▶ The request:
Give these lines again, changing "segmentation" to "outline" and leaving everything else the same.
____
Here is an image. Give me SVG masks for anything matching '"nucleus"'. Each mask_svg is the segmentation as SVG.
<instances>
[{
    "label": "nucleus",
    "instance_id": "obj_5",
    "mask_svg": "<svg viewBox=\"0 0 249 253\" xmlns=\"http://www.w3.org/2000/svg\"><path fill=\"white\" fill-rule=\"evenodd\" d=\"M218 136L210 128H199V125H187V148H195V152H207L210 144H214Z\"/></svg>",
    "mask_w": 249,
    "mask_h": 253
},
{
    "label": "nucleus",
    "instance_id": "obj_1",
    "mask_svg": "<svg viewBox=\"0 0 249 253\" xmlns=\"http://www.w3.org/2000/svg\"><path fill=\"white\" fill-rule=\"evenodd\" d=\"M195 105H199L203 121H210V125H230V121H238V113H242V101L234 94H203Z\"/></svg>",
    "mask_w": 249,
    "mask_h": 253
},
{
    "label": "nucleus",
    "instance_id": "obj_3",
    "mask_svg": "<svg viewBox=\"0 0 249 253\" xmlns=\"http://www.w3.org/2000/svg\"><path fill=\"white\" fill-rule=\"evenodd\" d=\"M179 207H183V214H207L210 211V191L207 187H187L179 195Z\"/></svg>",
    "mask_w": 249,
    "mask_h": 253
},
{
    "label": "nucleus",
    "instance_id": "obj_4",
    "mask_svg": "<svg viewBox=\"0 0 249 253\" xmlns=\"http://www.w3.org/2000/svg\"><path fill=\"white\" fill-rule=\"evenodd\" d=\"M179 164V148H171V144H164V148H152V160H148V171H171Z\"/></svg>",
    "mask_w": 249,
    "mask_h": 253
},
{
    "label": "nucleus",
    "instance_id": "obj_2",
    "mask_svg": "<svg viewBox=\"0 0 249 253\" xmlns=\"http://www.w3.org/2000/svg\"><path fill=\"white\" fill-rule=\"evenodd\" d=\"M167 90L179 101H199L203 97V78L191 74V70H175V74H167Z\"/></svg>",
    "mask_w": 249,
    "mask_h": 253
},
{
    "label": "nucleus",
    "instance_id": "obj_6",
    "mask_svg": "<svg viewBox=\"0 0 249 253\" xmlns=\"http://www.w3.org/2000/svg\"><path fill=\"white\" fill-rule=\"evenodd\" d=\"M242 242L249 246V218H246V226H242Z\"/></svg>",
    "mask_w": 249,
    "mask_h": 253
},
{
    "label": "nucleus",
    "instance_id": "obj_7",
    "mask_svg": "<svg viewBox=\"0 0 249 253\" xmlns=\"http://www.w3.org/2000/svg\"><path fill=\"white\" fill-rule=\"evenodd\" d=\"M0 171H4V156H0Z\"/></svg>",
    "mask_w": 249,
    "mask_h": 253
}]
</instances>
____
▶ Full solution:
Here is an image. Give me SVG masks for anything matching '"nucleus"'. Each mask_svg is the outline as SVG.
<instances>
[{
    "label": "nucleus",
    "instance_id": "obj_5",
    "mask_svg": "<svg viewBox=\"0 0 249 253\" xmlns=\"http://www.w3.org/2000/svg\"><path fill=\"white\" fill-rule=\"evenodd\" d=\"M218 136L210 128H199V125H187V148H195V152H207L210 144H214Z\"/></svg>",
    "mask_w": 249,
    "mask_h": 253
},
{
    "label": "nucleus",
    "instance_id": "obj_1",
    "mask_svg": "<svg viewBox=\"0 0 249 253\" xmlns=\"http://www.w3.org/2000/svg\"><path fill=\"white\" fill-rule=\"evenodd\" d=\"M195 105H199L203 121H210V125H230V121H238V113H242V101L234 94H203Z\"/></svg>",
    "mask_w": 249,
    "mask_h": 253
},
{
    "label": "nucleus",
    "instance_id": "obj_3",
    "mask_svg": "<svg viewBox=\"0 0 249 253\" xmlns=\"http://www.w3.org/2000/svg\"><path fill=\"white\" fill-rule=\"evenodd\" d=\"M179 207H183V214H207L210 211V191L207 187H187L179 195Z\"/></svg>",
    "mask_w": 249,
    "mask_h": 253
},
{
    "label": "nucleus",
    "instance_id": "obj_4",
    "mask_svg": "<svg viewBox=\"0 0 249 253\" xmlns=\"http://www.w3.org/2000/svg\"><path fill=\"white\" fill-rule=\"evenodd\" d=\"M179 164V148H171V144H164V148H152V160H148V171H171Z\"/></svg>",
    "mask_w": 249,
    "mask_h": 253
},
{
    "label": "nucleus",
    "instance_id": "obj_2",
    "mask_svg": "<svg viewBox=\"0 0 249 253\" xmlns=\"http://www.w3.org/2000/svg\"><path fill=\"white\" fill-rule=\"evenodd\" d=\"M167 90L179 101H199L203 97V78L191 74V70H175V74H167Z\"/></svg>",
    "mask_w": 249,
    "mask_h": 253
},
{
    "label": "nucleus",
    "instance_id": "obj_6",
    "mask_svg": "<svg viewBox=\"0 0 249 253\" xmlns=\"http://www.w3.org/2000/svg\"><path fill=\"white\" fill-rule=\"evenodd\" d=\"M242 242L249 246V218H246V226H242Z\"/></svg>",
    "mask_w": 249,
    "mask_h": 253
},
{
    "label": "nucleus",
    "instance_id": "obj_7",
    "mask_svg": "<svg viewBox=\"0 0 249 253\" xmlns=\"http://www.w3.org/2000/svg\"><path fill=\"white\" fill-rule=\"evenodd\" d=\"M0 171H4V156H0Z\"/></svg>",
    "mask_w": 249,
    "mask_h": 253
}]
</instances>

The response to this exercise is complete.